What is causing low productivity in Canada?

For service industries, 'greater reliance on non-permanent residents appears to have contributed to the productivity deterioration': TD Economics

What is causing low productivity in Canada?

There are several factors that are leading to the productivity slump that Canada has been experiencing since the COVID-19 pandemic, according to experts from TD Economics.

Over the decade prior to the pandemic, business sector productivity grew by a respectable rate of 1.2 per cent annually.

Since 2019 however, it has ceased to expand at all, they note.


Source: TD Economics

What’s causing low productivity in Canada? For one thing, the country’s economy is primarily one of services. And over the past two decades, the combined activity of goods sectors – agriculture, utilities, manufacturing, and construction – has fallen from one-third to a quarter of the Canadian economy.

But labour productivity is over 30% higher than in the service sector, says the report.

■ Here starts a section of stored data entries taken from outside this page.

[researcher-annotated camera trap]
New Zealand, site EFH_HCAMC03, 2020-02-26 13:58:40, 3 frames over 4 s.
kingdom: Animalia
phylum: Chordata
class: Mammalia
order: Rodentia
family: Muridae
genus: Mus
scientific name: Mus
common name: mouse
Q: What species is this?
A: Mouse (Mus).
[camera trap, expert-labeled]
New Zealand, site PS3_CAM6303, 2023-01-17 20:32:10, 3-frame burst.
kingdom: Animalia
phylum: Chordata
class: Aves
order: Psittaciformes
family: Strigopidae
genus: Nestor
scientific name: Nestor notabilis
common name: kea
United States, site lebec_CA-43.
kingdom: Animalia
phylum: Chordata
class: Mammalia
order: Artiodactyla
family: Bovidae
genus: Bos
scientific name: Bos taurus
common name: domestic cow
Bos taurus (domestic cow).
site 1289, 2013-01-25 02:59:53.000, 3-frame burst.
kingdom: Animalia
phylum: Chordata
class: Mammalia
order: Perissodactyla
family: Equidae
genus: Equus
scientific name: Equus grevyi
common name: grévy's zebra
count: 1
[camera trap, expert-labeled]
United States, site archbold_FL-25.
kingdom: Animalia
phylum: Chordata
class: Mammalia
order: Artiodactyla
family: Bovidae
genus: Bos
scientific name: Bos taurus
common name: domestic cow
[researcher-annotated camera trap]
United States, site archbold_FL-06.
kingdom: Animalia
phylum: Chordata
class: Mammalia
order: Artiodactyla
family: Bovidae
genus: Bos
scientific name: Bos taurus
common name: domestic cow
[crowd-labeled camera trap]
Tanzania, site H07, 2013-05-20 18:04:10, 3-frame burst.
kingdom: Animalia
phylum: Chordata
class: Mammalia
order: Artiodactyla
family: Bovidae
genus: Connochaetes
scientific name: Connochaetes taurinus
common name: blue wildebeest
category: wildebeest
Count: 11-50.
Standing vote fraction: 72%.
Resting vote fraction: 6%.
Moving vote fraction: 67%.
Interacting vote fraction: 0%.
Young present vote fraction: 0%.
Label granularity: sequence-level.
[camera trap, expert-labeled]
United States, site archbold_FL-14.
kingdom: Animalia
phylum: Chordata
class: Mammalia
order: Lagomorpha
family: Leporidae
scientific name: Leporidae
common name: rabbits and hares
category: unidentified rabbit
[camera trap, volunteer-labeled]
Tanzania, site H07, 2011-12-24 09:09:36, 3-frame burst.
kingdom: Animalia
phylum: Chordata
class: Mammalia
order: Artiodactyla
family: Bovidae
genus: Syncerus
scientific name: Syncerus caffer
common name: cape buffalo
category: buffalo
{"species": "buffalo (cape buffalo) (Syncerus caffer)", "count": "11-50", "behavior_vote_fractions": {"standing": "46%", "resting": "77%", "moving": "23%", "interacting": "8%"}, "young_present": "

“Since the pandemic, with the exception of agriculture, forestry, hunting and fishing, productivity growth within goods-producing industries has not only slowed but has outright reversed,” said Beata Caranci, SVP & chief economist, and James Marple, AVP & senior economist, both at TD Economics. 

“From an annual increase of 1.4% in the decade prior to the pandemic, it has declined by 1.2% annually since. As a result, the goods sector has subtracted an average of 0.4 percentage points from Canada’s overall productivity growth every year since the pandemic. Had the sector just stayed flat, Canada’s pace would have risen 0.5% annually.”


Source: TD Economics

The labour productivity of Canadian businesses dropped in the second quarter of 2024, according to a report from Statistics Canada (StatCan).

Construction has generated no productivity growth over the past 40 years. That is the case even though construction has surpassed manufacturing in hours worked, according to the TD Economics experts. 

“In 2023, the construction sector represented 12.6% of all labour hours worked in Canada, up from 8% in 1997. Isolating to just the goods-producing sector, construction hours worked now exceed those in manufacturing, nearly doubling from 23% in 1997 to 42% of today,” Caranci and Marple said.


Source: TD Economics

Another problem is that, for service industries, “greater reliance on non-permanent residents appears to have contributed to the productivity deterioration since the pandemic,” they said. “This may seem counterintuitive amidst an aging labour force, but the concentration of non-permanent residents in low paid work has worsened Canada’s productivity performance.”

Canada's lax immigration policy in the post-COVID period is making the country poor, one expert previously claimed.

How to fix Canada’s productivity problem

To solve Canada’s productivity woes, Caranci and Marple suggested that the federal government focus on:

  • Tax reform to maintain competitiveness – Simplify and broaden tax codes, reduce tax rates on investment and maintain Canada’s competitive advantage.
  • Concerted effort to lift construction sector productivity – Break down jurisdictional barriers to growth, encourage scaling and allow construction to thrive with smarter regulations.
  • Eliminate barriers to investment – Reduce regulatory fragmentation, promote labour mobility and increase investor transparency.

If deployed correctly, generative artificial intelligence (AI), could help reverse a decades-long decline in productivity and add almost two per cent to Canada’s GDP, according to previous research from The Conference Board of Canada in partnership with MaRS Discovery District.